Most wines that pass the desk at Graham HQ are like commercial white bread. Occasionally tasty, but mostly generic and predictable. This Chalmers Appassimento 2017, instead, is the weird revivalist rye loaf you stumble on by mistake.
Modelled on the traditional appassimento Italian styles, this takes rack-dried Lambrusco Maestri grapes from the Chalmers Murray Darling vineyard, the juice fermented wild and barrel matured with ‘1.5kg of grapes in every (375ml) bottle’. It pours like ink, with that dried fruit fudgey viscosity to it. But it’s concentrated fruit, not the 140g/L of sweetness that drives this. Unlike some of the dusty, oxidised and heavy styles you find everywhere in Italy it doesn’t feel dried out either – it’s more juicy, with nods in a Topaque direction, complete with tannic savouriness. I personally couldn’t drink more than a glass, but there is something incredibly fun about this black, sweet Italian love letter.
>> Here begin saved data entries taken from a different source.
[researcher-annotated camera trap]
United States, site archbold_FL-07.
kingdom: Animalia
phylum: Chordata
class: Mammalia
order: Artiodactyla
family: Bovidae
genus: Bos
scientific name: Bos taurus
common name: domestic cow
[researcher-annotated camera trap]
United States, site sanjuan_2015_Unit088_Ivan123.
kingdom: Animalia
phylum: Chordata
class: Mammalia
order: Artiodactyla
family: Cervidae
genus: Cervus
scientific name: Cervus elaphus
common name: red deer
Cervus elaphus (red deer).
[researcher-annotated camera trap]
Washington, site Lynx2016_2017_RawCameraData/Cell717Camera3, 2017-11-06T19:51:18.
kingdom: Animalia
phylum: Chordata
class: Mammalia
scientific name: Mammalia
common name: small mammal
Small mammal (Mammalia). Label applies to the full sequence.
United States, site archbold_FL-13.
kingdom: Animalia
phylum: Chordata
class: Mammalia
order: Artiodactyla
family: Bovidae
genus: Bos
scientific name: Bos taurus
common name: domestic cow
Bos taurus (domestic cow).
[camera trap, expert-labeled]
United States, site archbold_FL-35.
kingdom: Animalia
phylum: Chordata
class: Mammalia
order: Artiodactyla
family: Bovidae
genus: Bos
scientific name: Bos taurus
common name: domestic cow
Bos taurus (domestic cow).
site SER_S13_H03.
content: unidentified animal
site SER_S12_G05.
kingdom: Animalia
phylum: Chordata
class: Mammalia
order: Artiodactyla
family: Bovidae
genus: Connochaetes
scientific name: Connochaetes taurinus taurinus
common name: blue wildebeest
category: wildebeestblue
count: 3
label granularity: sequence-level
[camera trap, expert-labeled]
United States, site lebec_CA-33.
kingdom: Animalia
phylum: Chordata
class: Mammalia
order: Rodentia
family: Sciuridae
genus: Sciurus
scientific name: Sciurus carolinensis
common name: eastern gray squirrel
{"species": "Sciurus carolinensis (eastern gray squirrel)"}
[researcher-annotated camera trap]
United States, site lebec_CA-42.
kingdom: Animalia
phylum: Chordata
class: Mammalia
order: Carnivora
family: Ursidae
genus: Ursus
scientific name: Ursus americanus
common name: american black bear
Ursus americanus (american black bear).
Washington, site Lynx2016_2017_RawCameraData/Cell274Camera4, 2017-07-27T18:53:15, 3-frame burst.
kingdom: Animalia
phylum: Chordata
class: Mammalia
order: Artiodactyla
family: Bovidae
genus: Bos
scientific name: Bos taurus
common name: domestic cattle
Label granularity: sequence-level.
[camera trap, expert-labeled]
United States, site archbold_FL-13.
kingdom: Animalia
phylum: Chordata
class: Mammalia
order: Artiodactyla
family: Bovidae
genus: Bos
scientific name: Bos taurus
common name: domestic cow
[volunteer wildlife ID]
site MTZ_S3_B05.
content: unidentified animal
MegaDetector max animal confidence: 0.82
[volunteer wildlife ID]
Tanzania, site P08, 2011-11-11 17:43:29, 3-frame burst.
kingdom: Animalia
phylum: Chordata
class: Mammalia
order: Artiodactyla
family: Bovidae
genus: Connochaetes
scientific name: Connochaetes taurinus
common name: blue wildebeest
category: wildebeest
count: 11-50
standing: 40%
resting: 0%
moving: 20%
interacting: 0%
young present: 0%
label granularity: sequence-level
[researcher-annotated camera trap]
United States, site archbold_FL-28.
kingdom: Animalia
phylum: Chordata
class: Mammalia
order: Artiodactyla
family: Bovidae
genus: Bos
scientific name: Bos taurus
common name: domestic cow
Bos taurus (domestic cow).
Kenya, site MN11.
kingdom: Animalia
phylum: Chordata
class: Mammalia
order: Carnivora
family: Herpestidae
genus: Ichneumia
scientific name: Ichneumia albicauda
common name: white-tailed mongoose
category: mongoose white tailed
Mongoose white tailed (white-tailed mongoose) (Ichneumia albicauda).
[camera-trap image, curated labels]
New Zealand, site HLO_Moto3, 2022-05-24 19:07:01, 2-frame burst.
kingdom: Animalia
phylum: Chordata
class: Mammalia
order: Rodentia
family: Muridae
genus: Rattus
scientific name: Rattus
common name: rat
Best drinking: now to whenever. It’s not going to fall over any time soon. 17.5/20, 91/100. 14.5%, $48 375ml. Would I buy it? A glass.
3 Comments
Very interesting, sounds like a Recioto-style wine. Might it be the first of its kind in Australia?
There’s a little air dried fruit around the place but mostly it’s token.
With it’s intensity and sweetness, it would be a good canditate for a post meal drink, maybe with blue cheese. The Italian versions also age well, as i expect this might. I aged a 1983 Recioto and when it 20 years old I sprung it on my friends (blind of course) for dessert and some thought it was a port.